Our innovative and well-educated barista, Bryce, has trialled and created filter recipes suitable for the home brewer.
 
If you have further questions surrounding making recipes or how to carry out these recipes, please head in-store to discuss with the staff at b3 coffee.
 
If you are looking for a guide to make a good filter coffee at home but have little interest in experimenting or learning new recipes every time a new coffee comes in the following are two standardised recipes. One recipe is suitable for a V60 or Chemex whilst the other is suitable for an Aeropress.

 

Standard V60 recipe:

 

                 Dose: 16g

                 Temperature: 93-95

                 Total water weight: 250g

                 Bloom: 40g 30sec (stirred)

                 Pouring time including bloom: 1:30

                 Total time: 2:30-3:00

                 EK43: 8.0-10.0 (course grind)

 

Standard Aeropress recipe:

 

                 Method: inverted

                 Dose: 30g-32g

                 Temperature: 82-86

                 Total brewing water weight: 145g-155g (stirred)

                 Total brewing time: 1:00

                 Plunge time: 30-40sec (light weight plunge)

                 Dilution water: 90g-110g

  • EK43: 9.5-11.5 (Course grind)

 

 

The following are recipes designed and tailored specifically to each individual bean. They accentuate the tasting notes that the beans have to offer and ideally create a balanced brew.

 

 

Iyego AA
 
Espresso
- 21g dose 
- 30 second extraction
- 40g yield
 
V60 pour over
 
 ⁃ Dose 16.5g
  Medium coarse grind (about 7.5-8.5 ek43)

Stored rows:
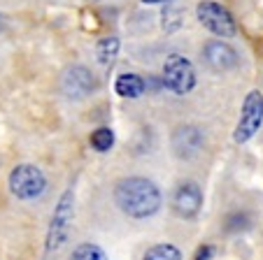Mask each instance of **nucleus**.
I'll list each match as a JSON object with an SVG mask.
<instances>
[{"label": "nucleus", "mask_w": 263, "mask_h": 260, "mask_svg": "<svg viewBox=\"0 0 263 260\" xmlns=\"http://www.w3.org/2000/svg\"><path fill=\"white\" fill-rule=\"evenodd\" d=\"M115 202L130 218H149L161 209V191L152 179L128 177L115 186Z\"/></svg>", "instance_id": "1"}, {"label": "nucleus", "mask_w": 263, "mask_h": 260, "mask_svg": "<svg viewBox=\"0 0 263 260\" xmlns=\"http://www.w3.org/2000/svg\"><path fill=\"white\" fill-rule=\"evenodd\" d=\"M161 84L175 95L191 93L194 86H196L194 63L182 54H170L163 63V77H161Z\"/></svg>", "instance_id": "2"}, {"label": "nucleus", "mask_w": 263, "mask_h": 260, "mask_svg": "<svg viewBox=\"0 0 263 260\" xmlns=\"http://www.w3.org/2000/svg\"><path fill=\"white\" fill-rule=\"evenodd\" d=\"M47 188V177L45 172L37 165H16L10 172V191L14 193L19 200H37Z\"/></svg>", "instance_id": "3"}, {"label": "nucleus", "mask_w": 263, "mask_h": 260, "mask_svg": "<svg viewBox=\"0 0 263 260\" xmlns=\"http://www.w3.org/2000/svg\"><path fill=\"white\" fill-rule=\"evenodd\" d=\"M72 205H74L72 191H65L61 195L54 216H51V226H49V232H47V253H56L68 242L70 223H72V214H74Z\"/></svg>", "instance_id": "4"}, {"label": "nucleus", "mask_w": 263, "mask_h": 260, "mask_svg": "<svg viewBox=\"0 0 263 260\" xmlns=\"http://www.w3.org/2000/svg\"><path fill=\"white\" fill-rule=\"evenodd\" d=\"M261 123H263V93L261 91H249L242 103L240 121L233 130V142H238V144L249 142L258 133Z\"/></svg>", "instance_id": "5"}, {"label": "nucleus", "mask_w": 263, "mask_h": 260, "mask_svg": "<svg viewBox=\"0 0 263 260\" xmlns=\"http://www.w3.org/2000/svg\"><path fill=\"white\" fill-rule=\"evenodd\" d=\"M196 16L198 21L210 30L212 35H219V37H233L238 33V26H235V19L229 10L214 0H203L196 7Z\"/></svg>", "instance_id": "6"}, {"label": "nucleus", "mask_w": 263, "mask_h": 260, "mask_svg": "<svg viewBox=\"0 0 263 260\" xmlns=\"http://www.w3.org/2000/svg\"><path fill=\"white\" fill-rule=\"evenodd\" d=\"M61 89H63L65 98L84 100L86 95L93 93L96 79H93V74H91L89 68H84V65H72V68L65 70L63 79H61Z\"/></svg>", "instance_id": "7"}, {"label": "nucleus", "mask_w": 263, "mask_h": 260, "mask_svg": "<svg viewBox=\"0 0 263 260\" xmlns=\"http://www.w3.org/2000/svg\"><path fill=\"white\" fill-rule=\"evenodd\" d=\"M203 207V191L196 182H184L173 193V211L179 218H194Z\"/></svg>", "instance_id": "8"}, {"label": "nucleus", "mask_w": 263, "mask_h": 260, "mask_svg": "<svg viewBox=\"0 0 263 260\" xmlns=\"http://www.w3.org/2000/svg\"><path fill=\"white\" fill-rule=\"evenodd\" d=\"M205 63L214 70V72H229L238 65V51L229 45V42H221V39H212L208 42L203 49Z\"/></svg>", "instance_id": "9"}, {"label": "nucleus", "mask_w": 263, "mask_h": 260, "mask_svg": "<svg viewBox=\"0 0 263 260\" xmlns=\"http://www.w3.org/2000/svg\"><path fill=\"white\" fill-rule=\"evenodd\" d=\"M203 147V133L196 126H182L173 133V151L177 158H194Z\"/></svg>", "instance_id": "10"}, {"label": "nucleus", "mask_w": 263, "mask_h": 260, "mask_svg": "<svg viewBox=\"0 0 263 260\" xmlns=\"http://www.w3.org/2000/svg\"><path fill=\"white\" fill-rule=\"evenodd\" d=\"M144 89H147V84H144V79L140 77V74L135 72H126V74H119L115 82V91L121 95V98H140V95L144 93Z\"/></svg>", "instance_id": "11"}, {"label": "nucleus", "mask_w": 263, "mask_h": 260, "mask_svg": "<svg viewBox=\"0 0 263 260\" xmlns=\"http://www.w3.org/2000/svg\"><path fill=\"white\" fill-rule=\"evenodd\" d=\"M117 54H119V37H105L96 47V56H98L100 65H112Z\"/></svg>", "instance_id": "12"}, {"label": "nucleus", "mask_w": 263, "mask_h": 260, "mask_svg": "<svg viewBox=\"0 0 263 260\" xmlns=\"http://www.w3.org/2000/svg\"><path fill=\"white\" fill-rule=\"evenodd\" d=\"M142 260H182V251H179L175 244L163 242V244L152 246V249L144 253Z\"/></svg>", "instance_id": "13"}, {"label": "nucleus", "mask_w": 263, "mask_h": 260, "mask_svg": "<svg viewBox=\"0 0 263 260\" xmlns=\"http://www.w3.org/2000/svg\"><path fill=\"white\" fill-rule=\"evenodd\" d=\"M91 147L98 153L109 151V149L115 147V133H112L109 128H98V130H93V133H91Z\"/></svg>", "instance_id": "14"}, {"label": "nucleus", "mask_w": 263, "mask_h": 260, "mask_svg": "<svg viewBox=\"0 0 263 260\" xmlns=\"http://www.w3.org/2000/svg\"><path fill=\"white\" fill-rule=\"evenodd\" d=\"M70 260H107V255H105V251L100 246L86 242V244H80L72 251V258Z\"/></svg>", "instance_id": "15"}, {"label": "nucleus", "mask_w": 263, "mask_h": 260, "mask_svg": "<svg viewBox=\"0 0 263 260\" xmlns=\"http://www.w3.org/2000/svg\"><path fill=\"white\" fill-rule=\"evenodd\" d=\"M161 21H163V30L165 33H175V30L182 26V10L173 5H165L163 14H161Z\"/></svg>", "instance_id": "16"}, {"label": "nucleus", "mask_w": 263, "mask_h": 260, "mask_svg": "<svg viewBox=\"0 0 263 260\" xmlns=\"http://www.w3.org/2000/svg\"><path fill=\"white\" fill-rule=\"evenodd\" d=\"M242 228H247V216H245V214H233V216H229L226 230L233 232V230H242Z\"/></svg>", "instance_id": "17"}, {"label": "nucleus", "mask_w": 263, "mask_h": 260, "mask_svg": "<svg viewBox=\"0 0 263 260\" xmlns=\"http://www.w3.org/2000/svg\"><path fill=\"white\" fill-rule=\"evenodd\" d=\"M214 253V246H203V249H198V253H196V260H210Z\"/></svg>", "instance_id": "18"}, {"label": "nucleus", "mask_w": 263, "mask_h": 260, "mask_svg": "<svg viewBox=\"0 0 263 260\" xmlns=\"http://www.w3.org/2000/svg\"><path fill=\"white\" fill-rule=\"evenodd\" d=\"M144 5H161V3H165V5H168V3H173V0H142Z\"/></svg>", "instance_id": "19"}, {"label": "nucleus", "mask_w": 263, "mask_h": 260, "mask_svg": "<svg viewBox=\"0 0 263 260\" xmlns=\"http://www.w3.org/2000/svg\"><path fill=\"white\" fill-rule=\"evenodd\" d=\"M0 21H3V16H0Z\"/></svg>", "instance_id": "20"}]
</instances>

Work to complete:
A. Set down the entire coffee recipe text word for word.
B. From the stored rows, extract every line from the first one through the line holding "<instances>", both ends included, copied exactly. Leave the pictures out.
These rows bear no relation to the coffee recipe text.

The results:
A.
Our innovative and well-educated barista, Bryce, has trialled and created filter recipes suitable for the home brewer.
 
If you have further questions surrounding making recipes or how to carry out these recipes, please head in-store to discuss with the staff at b3 coffee.
 
If you are looking for a guide to make a good filter coffee at home but have little interest in experimenting or learning new recipes every time a new coffee comes in the following are two standardised recipes. One recipe is suitable for a V60 or Chemex whilst the other is suitable for an Aeropress.

 

Standard V60 recipe:

 

                 Dose: 16g

                 Temperature: 93-95

                 Total water weight: 250g

                 Bloom: 40g 30sec (stirred)

                 Pouring time including bloom: 1:30

                 Total time: 2:30-3:00

                 EK43: 8.0-10.0 (course grind)

 

Standard Aeropress recipe:

 

                 Method: inverted

                 Dose: 30g-32g

                 Temperature: 82-86

                 Total brewing water weight: 145g-155g (stirred)

                 Total brewing time: 1:00

                 Plunge time: 30-40sec (light weight plunge)

                 Dilution water: 90g-110g

  • EK43: 9.5-11.5 (Course grind)

 

 

The following are recipes designed and tailored specifically to each individual bean. They accentuate the tasting notes that the beans have to offer and ideally create a balanced brew.

 

 

Iyego AA
 
Espresso
- 21g dose 
- 30 second extraction
- 40g yield
 
V60 pour over
 
 ⁃ Dose 16.5g
  Medium coarse grind (about 7.5-8.5 ek43)

B.
Mask each instance of **nucleus**.
I'll list each match as a JSON object with an SVG mask.
<instances>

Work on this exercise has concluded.